Icosapent Ethyl Benefits Regardless of Baseline LDL-c
Icosapent Ethyl Benefits Regardless of Baseline LDL-c
Source: Journal of the American Heart Association. 2025 (Published).
Key Points:
1. Study Background:
• The REDUCE-IT trial previously showed that icosapent ethyl reduces cardiovascular (CV) events in high-risk patients(i.e., those with established vascular disease or its equivalents) with elevated triglycerides and LDL-c ≤100 mg/dL who are on statins.
• This secondary analysis explored whether baseline LDL-c level (<55 mg/dL vs. ≥55 mg/dL) impacts the treatment’s benefit.
2. Study Population and Design:
• 8179 patients with high CV risk, triglycerides 135–499 mg/dL, and LDL-c 41–100 mg/dL.
• Randomized to icosapent ethyl 2 g BID vs. placebo.
• 1058 patients (12.9%) had LDL-c <55 mg/dL, 7117 (87.1%) had LDL-c ≥55 mg/dL.
3. Primary Outcome:
• Composite of CV death, nonfatal MI, stroke, revascularization, or unstable angina.
• Icosapent ethyl reduced risk in both LDL-c subgroups:
• LDL-c <55 mg/dL: HR 0.66; ARR: 6.6%; NNT: 15; P=0.003
• LDL-c ≥55 mg/dL: HR 0.76; ARR: 4.5%; NNT: 22; P<0.0001
• No interaction by LDL-c level (P=0.40), suggesting consistent benefit.

--

→ Activity A:
According to the icosapent ethyl summary, why is the treatment's benefit described as consistent across the two LDL-c subgroups? Answer in one to three sentences.
→ Activity B:
In the icosapent ethyl summary, how many patients had a baseline LDL-c below 55 mg/dL?
→ Activity C:
Resume the icosapent ethyl summary after its last point.
The records that come next have no connection to the icosapent ethyl summary.

Records from a data source:
--

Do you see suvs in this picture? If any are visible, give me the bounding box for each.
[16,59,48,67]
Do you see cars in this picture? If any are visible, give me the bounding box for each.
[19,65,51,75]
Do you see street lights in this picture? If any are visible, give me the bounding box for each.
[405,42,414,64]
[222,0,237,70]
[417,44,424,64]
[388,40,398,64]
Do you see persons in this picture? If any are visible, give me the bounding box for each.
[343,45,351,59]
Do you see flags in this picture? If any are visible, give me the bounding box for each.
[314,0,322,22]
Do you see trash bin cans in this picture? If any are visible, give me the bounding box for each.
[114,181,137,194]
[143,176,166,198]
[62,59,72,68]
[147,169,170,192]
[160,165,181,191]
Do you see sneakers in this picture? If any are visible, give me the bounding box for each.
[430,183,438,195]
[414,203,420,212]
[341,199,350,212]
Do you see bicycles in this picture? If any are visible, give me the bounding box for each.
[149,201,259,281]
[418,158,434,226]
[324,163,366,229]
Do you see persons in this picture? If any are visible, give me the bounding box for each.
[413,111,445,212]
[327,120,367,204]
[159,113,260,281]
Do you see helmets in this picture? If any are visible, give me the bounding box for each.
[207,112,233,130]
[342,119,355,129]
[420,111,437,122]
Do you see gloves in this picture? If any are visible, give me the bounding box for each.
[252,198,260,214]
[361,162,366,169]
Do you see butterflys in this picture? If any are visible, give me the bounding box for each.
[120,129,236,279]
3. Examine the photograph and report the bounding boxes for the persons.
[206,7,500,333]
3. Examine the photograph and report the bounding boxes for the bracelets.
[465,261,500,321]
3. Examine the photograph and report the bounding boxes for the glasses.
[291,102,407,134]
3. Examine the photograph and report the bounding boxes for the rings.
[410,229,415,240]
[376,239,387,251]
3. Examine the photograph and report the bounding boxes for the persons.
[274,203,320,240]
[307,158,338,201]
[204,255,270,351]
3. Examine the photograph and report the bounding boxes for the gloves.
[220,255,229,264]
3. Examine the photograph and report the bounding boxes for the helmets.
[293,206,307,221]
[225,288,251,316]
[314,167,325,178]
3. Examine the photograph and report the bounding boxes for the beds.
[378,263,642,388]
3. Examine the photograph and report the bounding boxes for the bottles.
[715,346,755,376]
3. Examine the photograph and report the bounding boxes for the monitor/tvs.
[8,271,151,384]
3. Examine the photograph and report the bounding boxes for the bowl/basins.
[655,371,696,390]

--

→ Expected output A:
The benefit is called consistent because the analysis found no interaction by LDL-c level (P=0.40). Icosapent ethyl reduced risk of the primary outcome in both the LDL-c <55 mg/dL and LDL-c ≥55 mg/dL subgroups.

→ Expected output B:
1058 patients (12.9%) had LDL-c below 55 mg/dL.

→ Expected output C:
4. Secondary Outcome (CV death, MI, or stroke):
• LDL-c <55 mg/dL: HR 0.55; ARR: 6.4%; NNT: 16; P=0.0007
• LDL-c ≥55 mg/dL: HR 0.76; ARR: 3.2%; NNT: 32; P<0.0001
• Again, no significant interaction (P=0.11).
5. Safety Findings:
• Similar rates of serious adverse events (19.7% vs. 20.0%) and drug-related adverse events (12.6% vs. 12.2%) between groups.
• Slightly higher atrial fibrillation/flutter with icosapent ethyl (5.8% vs. 4.5%; P=0.008).
• Trend toward increased serious bleeding (2.7% vs. 2.1%; P=0.06).
• No significant differences by LDL-c levels.
6. Conclusion: the study supports the following clinical principle: “Treat elevated hypertriglyceridemia in high-risk patients regardless of baseline LDL-c levels.
• Icosapent ethyl significantly reduces CV events in statin-treated patients at high CV risk with elevated triglycerides, regardless of baseline LDL-c levels.
• Patients with optimal LDL-c (<55 mg/dL) still benefit substantially.